Mas Mariana Ferrer diz ter inúmeras provas irrefutáveis do estupro e que nem sequer foram levadas em consideração pelo julgador.

E, no entanto, todas as mulheres sabem da dificuldade de “provar” a violência sexual, quando ela ocorre entre quatro paredes, sem testemunhas. Mariana Ferrer não seria exceção. Nos trechos da vídeo-conferência que foi o julgamento, assombra a solidão da menina que denuncia, vítima de outros homens violentos, que a acusam de ser (ela sim), um monstro querendo prejudicar a reputação de um “pobre milionário”.

Como sempre acontece, a vítima deixa de ser vítima para se transformar no monstro sensual e ardiloso que precisa ser contido. A qualquer custo.

A verdade é que Mariana Ferrer estava sozinha.

Desde o dia em que alega ter sido estuprada (15/dezembro/2018), Mariana Ferrer tem pedido ajuda pelas redes sociais e tem narrado todo o sofrimento e a depressão que a assolam em decorrência do fato.

Quem foi ajudá-la a reunir provas? Quem foi ajudá-la a colher testemunhos que aumentassem a credibilidade de sua acusação? Quem foi ao Café de la Musique, onde ocorreram os fatos julgados, procurar indícios de que ali funcionaria um “abatedouro” de meninas destinadas ao gozo masturbatório de machos alfa? Quem?

Ou achamos razoável condenar alguém sem elementos probatórios que apoiem a denúncia?

Não, não é razoável.

Apenas a voz da vítima não pode embasar uma condenação. E quem defende isso precisa saber que abdicar de provas é apenas a reedição do velho punitivismo, é vingança. Não é Justiça. Pior, resultará na condenação sem provas dos mesmos criminalizados de sempre: os pretos, pobres e periféricos.

A única forma de evitar a perpetuação desse ciclo perverso requer de nós nós, feministas, que encaremos o estupro, cada estupro, como um problema nosso!

Temos de ajudar as vítimas a robustecer as provas da violência que sofreram. Temos de afrontar a Justiça machista, exigindo a presença de mulheres no julgamento. Tem de ser um trabalho nosso enfrentar a misoginia cuspida e escarrada de gente como Cláudio Gastão da Rosa Filho, o advogado de defesa de André de Camargo Aranha, que humilhou e ofendeu Mariana Ferrer enquanto exibia fotos dela que nada tinham a ver com o processo! Que nenhuma mulher mais tenha de enfrentar um julgamento de estupro apenas diante de homens, na solidão absoluta, como acontecia com as antigas feiticeiras.

Temos de incentivar a solidariedade entre nós, mulheres, para que acolhamos as vítimas, em vez de fingir que se trata de um problema só delas. Não há mulher ou menina que não tenha sido atacada ao menos uma vez em sua vida pela violência sexual. E nós sabemos disso em nossos próprios corpos!

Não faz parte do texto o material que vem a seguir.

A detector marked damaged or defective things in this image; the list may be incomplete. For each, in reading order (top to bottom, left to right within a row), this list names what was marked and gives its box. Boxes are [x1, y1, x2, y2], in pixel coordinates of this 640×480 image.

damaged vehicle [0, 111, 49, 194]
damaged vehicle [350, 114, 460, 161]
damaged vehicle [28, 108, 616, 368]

É o pai, é o tio, é o avô, é o tarado que mostra o pinto para a adolescente, é o abusador que se acha no direito de ejacular na mulher dentro do trem lotado…

Temos de organizar o “Socorro Feminista”, para apoiar as mulheres que decidem denunciar a violência sexual.

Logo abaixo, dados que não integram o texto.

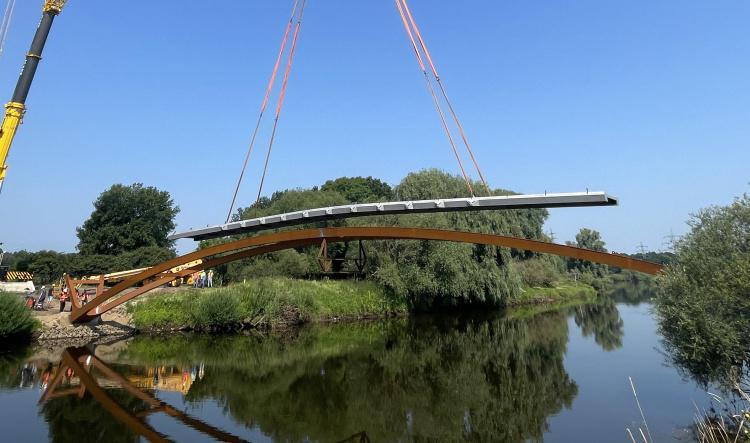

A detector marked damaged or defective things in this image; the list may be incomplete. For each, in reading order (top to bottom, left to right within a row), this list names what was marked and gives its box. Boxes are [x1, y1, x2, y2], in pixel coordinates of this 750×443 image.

rusty steel arch [66, 227, 664, 324]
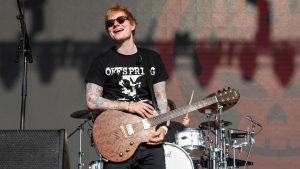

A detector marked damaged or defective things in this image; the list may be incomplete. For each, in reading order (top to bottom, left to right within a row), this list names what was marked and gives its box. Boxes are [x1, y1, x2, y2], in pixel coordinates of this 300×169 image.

rusted guitar body [92, 87, 240, 162]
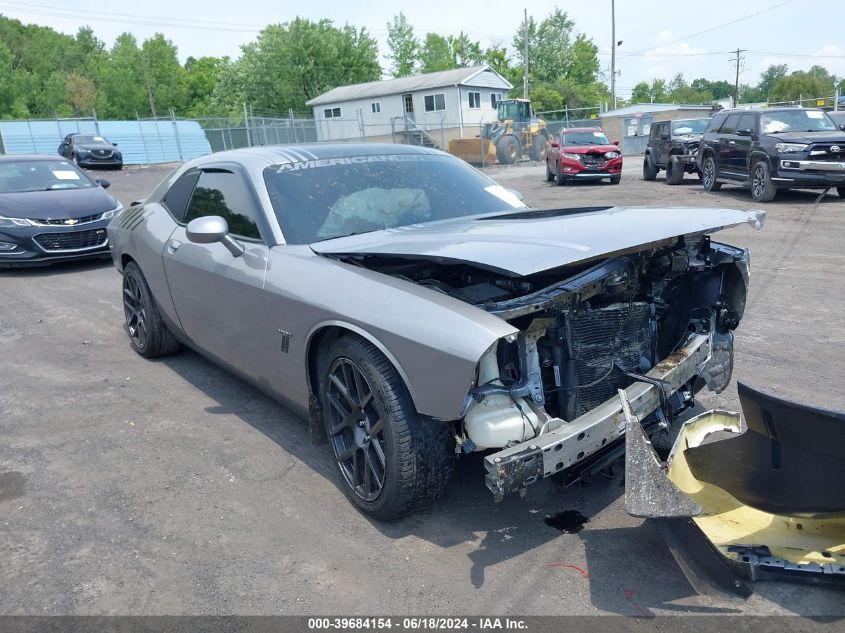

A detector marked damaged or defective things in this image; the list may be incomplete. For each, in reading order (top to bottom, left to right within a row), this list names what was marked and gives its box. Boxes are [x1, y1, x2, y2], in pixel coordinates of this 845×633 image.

Os tribunais brasileiros são câmaras de tortura contra mulheres, negros, indígenas e pobres em geral. As cenas de humilhação de Mariana Ferrer não são, infelizmente, exceções. São a regra.

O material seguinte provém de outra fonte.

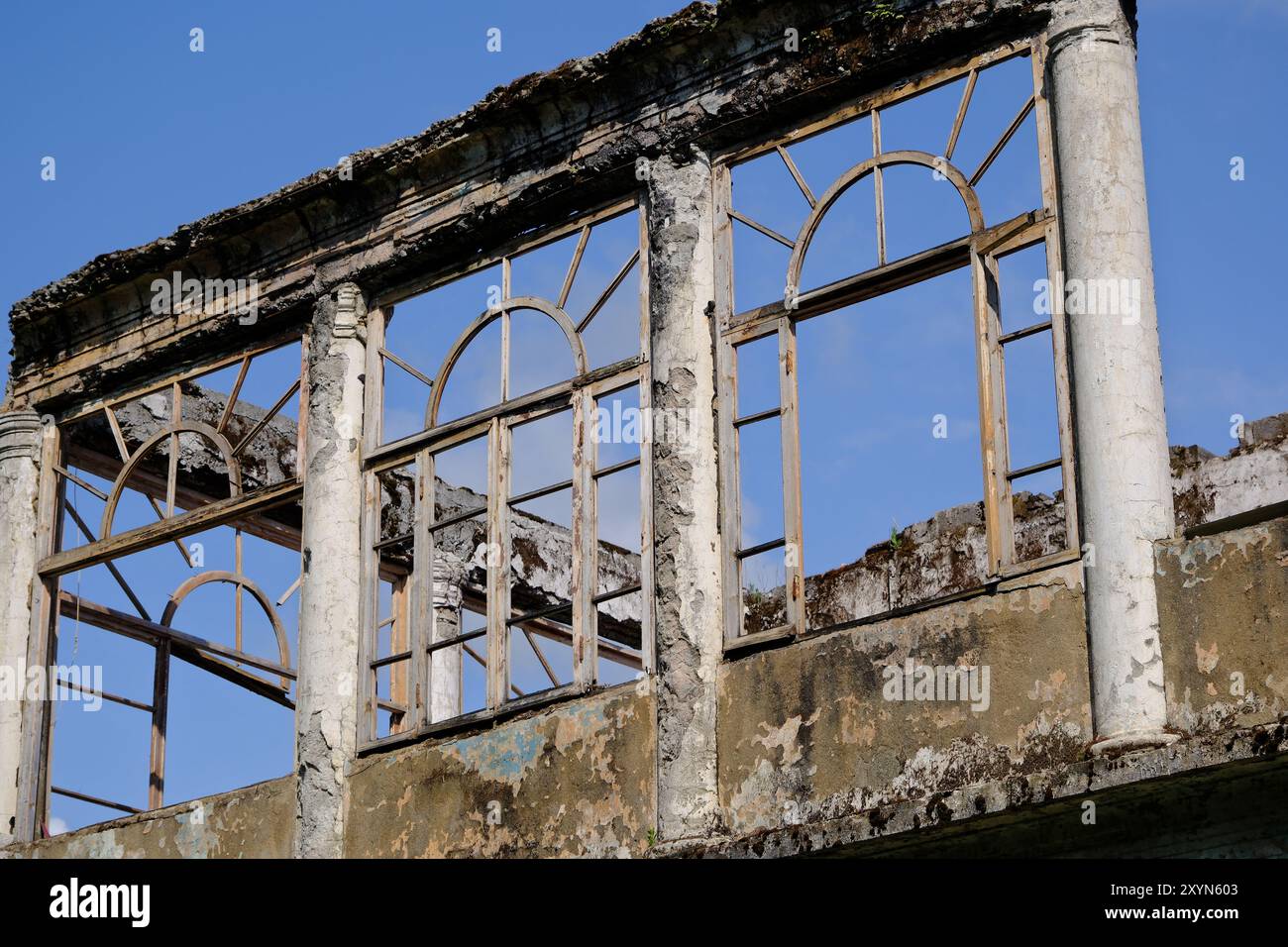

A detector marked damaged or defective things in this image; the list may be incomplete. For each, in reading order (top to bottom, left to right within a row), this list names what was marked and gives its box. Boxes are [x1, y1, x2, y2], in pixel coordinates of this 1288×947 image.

broken window frame [17, 332, 309, 834]
broken window frame [358, 198, 654, 747]
broken window frame [710, 31, 1082, 652]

É preciso atuar sobre esse front.

Então, precisamos entender que não se trata de um problema privado de Mariana Ferrer o desenlace de sua denúncia. É de todas nós!

Lembro da França, em 1971, quando uma mulher foi presa e julgada pelo crime de aborto, na época punível com a pena de morte pela guilhotina!

Em vez de “solidariedades”, textões de repúdio, e essas lacrações inúteis, 343 mulheres, entre elas as atrizes Catherine Deneuve e Jeanne Moreau, assinaram o manifesto escrito por Simone de Beauvoir, e assumindo que haviam feito, elas também, um aborto. A força desse texto e a coragem das signatárias empolgaram intelectuais como Françoise Sagan e Annie Leclerc, jornalistas conhecidas, de muitas feministas, a começar por Antoinette Fouque, da advogada Gisèle Halimi ou ainda da deputada socialista Yvette Roudy. Todas declararam ter realizado um aborto, como forma de quebrar o tabu de uma injustiça social.

A Justiça no Brasil é machista, é racista e é classista. Só incidindo juntas sobre ela será possível mudar esse regramento que sempre condena a vítima e libera o agressor.

Mariana Ferrer deve recorrer da sentença em primeira instância. Agora, é organizar a luta para mudar o rumo da História. Quem se dispõe?